A 19-year old woman (Brie Larson) is abducted, held against her will, and repeatedly raped. After two years in captivity, she gives birth to a boy. The father (Sean Bridgers) allows her to keep the child, whom she raises. By the time Jack (Jacob Tremblay) is five years old, the woman recognizes that his growth makes their situation precarious. So, with his help, she orchestrates an escape plan. The specifics require her to remain behind while her son, playing dead and rolled up in a rug, is removed by her captor. Once free, he is able to provide enough information to the police for them to rescue her. They reunite, hugging and crying, free at last
Most movies would fade to black at this point, ending on this sunny note of optimism. But Room, from a screenplay by Emma Donoghue based on her novel, is less than half over. Because, although the film is in part about the experience of living in this state, it's much more about what happens after: the post-kidnapping assimilation, the return to a normality in which the commonplace aspects of life and living seem strange and, at times, ominous.
Room is (like the book) presented from Jack's point-of-view. He's a bright, inquisitive boy but his worldview has been shaped by the circumstances in which he has been raised. His Ma has done her best to shield him from the cruelty of his situation by shaping his life in "room" as ordinary. He knows nothing but the inside of an outdoor shed with a skylight in the roof. He believes that everything beyond the walls is outer space, that "Old Nick" (his father) comes by magic, and that nothing he sees on television is real.
Jack, as it turns out, is better able to adapt to "freedom" than his mother. She is haunted by memories, plagued by doubts. We see this, but only as filtered through Jack's perspective. For the first half of Room, Ma is the lead character in this drama. In the outside world, however, as Jack gradually asserts an element of independence, Ma's role in his life is reduced. She becomes a supporting figure. The extremity of the situations italicizes a universal truth that occurs even in ordinary families: it's always harder for the parent to let go than for the child to do the same. That's not to say Jack's connection with his mother isn't close or that he doesn't love her, but he isn't as invested in the suffocating bond as she is. He can let go, although with difficulty; she cannot. It's a fascinating dynamic and director Lenny Abrahamson presents it with consummate skill.

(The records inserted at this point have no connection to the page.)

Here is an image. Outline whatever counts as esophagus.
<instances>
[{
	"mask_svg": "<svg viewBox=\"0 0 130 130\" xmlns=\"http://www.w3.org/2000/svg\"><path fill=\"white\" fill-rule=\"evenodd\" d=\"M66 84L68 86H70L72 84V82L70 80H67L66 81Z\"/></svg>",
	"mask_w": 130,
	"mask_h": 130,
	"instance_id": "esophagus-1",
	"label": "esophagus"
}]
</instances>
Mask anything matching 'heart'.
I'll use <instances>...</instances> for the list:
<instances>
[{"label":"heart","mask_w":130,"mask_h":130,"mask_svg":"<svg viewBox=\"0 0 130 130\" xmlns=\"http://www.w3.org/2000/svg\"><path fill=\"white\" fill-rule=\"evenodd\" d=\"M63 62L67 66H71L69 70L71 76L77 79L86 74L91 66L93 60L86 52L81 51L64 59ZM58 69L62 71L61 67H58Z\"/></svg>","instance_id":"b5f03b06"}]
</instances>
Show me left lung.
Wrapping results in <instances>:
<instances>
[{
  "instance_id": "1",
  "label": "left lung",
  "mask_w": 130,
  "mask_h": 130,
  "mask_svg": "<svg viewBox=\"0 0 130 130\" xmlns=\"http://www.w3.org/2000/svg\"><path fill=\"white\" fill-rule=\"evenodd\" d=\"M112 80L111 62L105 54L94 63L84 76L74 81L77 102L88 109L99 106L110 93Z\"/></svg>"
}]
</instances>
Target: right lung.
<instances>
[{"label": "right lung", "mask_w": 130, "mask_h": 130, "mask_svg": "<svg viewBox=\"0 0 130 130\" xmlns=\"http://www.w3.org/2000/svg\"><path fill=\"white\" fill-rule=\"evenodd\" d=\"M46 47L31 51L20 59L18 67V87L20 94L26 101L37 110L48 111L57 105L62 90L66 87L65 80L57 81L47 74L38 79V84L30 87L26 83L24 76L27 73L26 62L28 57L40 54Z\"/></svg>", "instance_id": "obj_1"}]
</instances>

Unforced acting goes a long way toward making Room work. This is, after all, mostly about characters and only secondarily about narrative. Soon-to-be Oscar nominee Brie Larson gives the strongest performance of a young career littered with shining moments. She portrays Joy not as a woman straining to do what many of us would deem impossible, but as "Ma" - her son's image of her. That's a tricky thing to do - allowing the audience to see and understand the character when aspects of her situation are obscured by what Jack sees. As the five-year old, Jacob Tremblay offers a portrayal free of the affectations and artifice that often characterize child acting. His work is natural, unforced, and entirely believable. Joan Allen, William H. Macy, and Tom McCamus provide support as family members.
The psychology explored in Room is complex - it's similar to what deprogrammed cultists and released long-term prisoners experience. Abrahamson illustrates it in ways that are at times overt and sometimes subtle. The overall effect is powerful. However, as keenly as we are aware of the damage done to Joy by her experience, she comes across as a heroic figure whose sacrifices and determination not only keep her son secure during what is for her a harrowing experience but also support his transition from the safety of "room" to the frightening "real world." Room is honest and challenging but it's more uplifting than one might expect from a film with such a horrific backstory.